Along with a large gathering in Colombo on January 8, 2016, celebrating the first anniversary of his installation in office (and that of the government of national unity), I witnessed Sirisena doing something that was ineffably Buddhist. He did this in a personal, individual sense, and also completely ‘official’, in exercise of his presidential prerogatives. He pardoned that day, officially and publicly, Sivaraja Jenivan, a former LTTE cadre, who had tried to kill Sirisena over 10 years earlier (picture). When he was a minister in the cabinet of the former president, Chandrika Bandaranaike, Sirisena was travelling on a road near Polonnaruwa, site of the famously serene ‘Buddha in repose’. A claymore mine planted by Sivaraja failed to get its target. Sivaraja was caught, tried and sentenced to imprisonment, I am not sure for how long. At that anniversary event, Sirisena had Sivaraja invited to the stage to meet, face-to-face, his once would-be target, now the president of Sri Lanka. The sight of Sivaraja bending to touch the president’s feet, then rising to shake the president’s outstretched hand, and walk away, free, is one I cannot forget.

As a private individual, he could have ‘forgiven’ him in his mind.

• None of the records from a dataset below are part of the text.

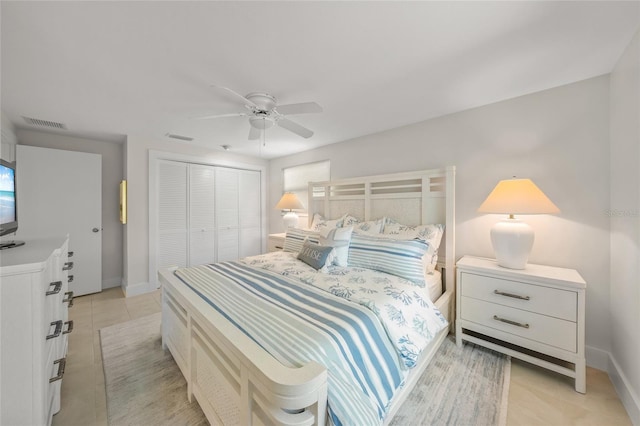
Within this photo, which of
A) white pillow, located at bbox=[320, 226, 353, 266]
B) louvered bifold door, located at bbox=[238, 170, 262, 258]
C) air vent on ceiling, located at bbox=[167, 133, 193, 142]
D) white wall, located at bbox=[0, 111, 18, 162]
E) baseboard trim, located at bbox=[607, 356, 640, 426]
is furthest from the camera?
louvered bifold door, located at bbox=[238, 170, 262, 258]

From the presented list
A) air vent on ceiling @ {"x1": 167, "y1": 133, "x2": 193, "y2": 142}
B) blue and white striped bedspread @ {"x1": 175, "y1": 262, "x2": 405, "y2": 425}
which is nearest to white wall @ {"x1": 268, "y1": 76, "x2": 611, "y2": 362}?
blue and white striped bedspread @ {"x1": 175, "y1": 262, "x2": 405, "y2": 425}

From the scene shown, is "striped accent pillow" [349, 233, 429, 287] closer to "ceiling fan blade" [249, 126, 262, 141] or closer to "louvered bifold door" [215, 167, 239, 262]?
"ceiling fan blade" [249, 126, 262, 141]

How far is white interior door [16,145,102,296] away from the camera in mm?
3074

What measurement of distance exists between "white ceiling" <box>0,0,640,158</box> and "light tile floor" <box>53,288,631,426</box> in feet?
7.69

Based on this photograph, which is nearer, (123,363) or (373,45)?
(373,45)

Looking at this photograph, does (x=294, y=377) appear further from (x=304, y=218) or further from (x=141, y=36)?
(x=304, y=218)

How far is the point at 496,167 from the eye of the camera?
2.33 m

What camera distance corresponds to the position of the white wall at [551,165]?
1.89 meters

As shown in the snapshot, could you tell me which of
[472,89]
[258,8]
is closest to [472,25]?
[472,89]

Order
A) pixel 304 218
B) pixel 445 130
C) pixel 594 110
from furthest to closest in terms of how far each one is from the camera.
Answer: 1. pixel 304 218
2. pixel 445 130
3. pixel 594 110

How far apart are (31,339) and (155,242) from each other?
2.85 m

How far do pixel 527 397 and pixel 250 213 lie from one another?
447 centimetres

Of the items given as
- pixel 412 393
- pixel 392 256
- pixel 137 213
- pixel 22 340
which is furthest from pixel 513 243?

Kshamavirasyabhushanam, forgiveness is an ornament of the brave. He could not have pardoned him and set him free. But as president, he could. And did.

He did that consistently with the spirit of Sri Lanka’s deactivation or non-activation of its power to implement death sentences. He did that consistently with what has been described as Sri Lanka’s 42-year-old moratorium on capital punishment.

Truly Buddhist, I said to myself. So very Asokan.

And so in tune with the Sri Lankan State’s having put in cold storage for 42 years its power to execute those sentenced to death. This moratorium has gained for the ‘little island nation’ a prestige in the growing world of abolitionist countries, 106 in number, that have stopped de jure the death penalty altogether and those countries, 28 in number, that have abolished it in practice. Sri Lanka has had a valuational edge, in terms of its penological philosophy, that places it above ‘big’ retentionist nations like China, Japan, South Korea, the United States of America, Saudi Arabia and Iran.

The island nation has been, rightly, concerned with the havoc that drugs, their being smuggled in, their peddling, their spread can cause. And aware too of the global connect between drugs and guns and terrorism. It has, therefore, long provided for a sentence of death for drug offences, among others like murder. But for the last four decades and more has not implemented it — driven ‘somewhere’ in its collective consciousness by the Buddhist doctrine of ahimsa. When after the assassination of a high court judge in 2004 the then president, Chandrika Bandaranaike, sought to end the moratorium, there were widespread protests and she let the moratorium stay.

Those who believe in the deterrent capacity of the death sentence have found Sri Lanka’s moratorium naïve. Those who believe the death sentence does nothing to deter any crime have found it civilized. The first set will laud Sirisena’s decision, announced on February 6, 2019, to revive executions for drug offences. They will, in fact, hope and expect that this will lead to a return to hangings per se. There are, as of 2015, 1,116 cases on Sri Lanka’s ‘death row’.

But those who think otherwise will be startled by the tone and content of Sirisena’s statement reported by AFP: “I hope to carry out the first hanging within a month or two.” Is the President Sirisena of 2019 the same as the President Sirisena of 2016?

If the moratorium is lifted now, will drug offences plummet? Will other crimes that attract the death penalty in Sri Lanka be checked? World penological experience would say, definitely not. Only a machismo spirit will have been requited. Sri Lanka has a historic choice: to be in sync with SWRD’s modern and Buddhist spirit as well as with modern thinking and view crime and punishment differently from the Middle Ages. Or, recoil atavistically to ‘eye for an eye’.

Will, in this 60th anniversary of SWRD’s deathbed appeal, the president, Sirisena, reflect on the grace of his own 2016 action, and keep the hangman’s rope in the museum of medieval vengeance?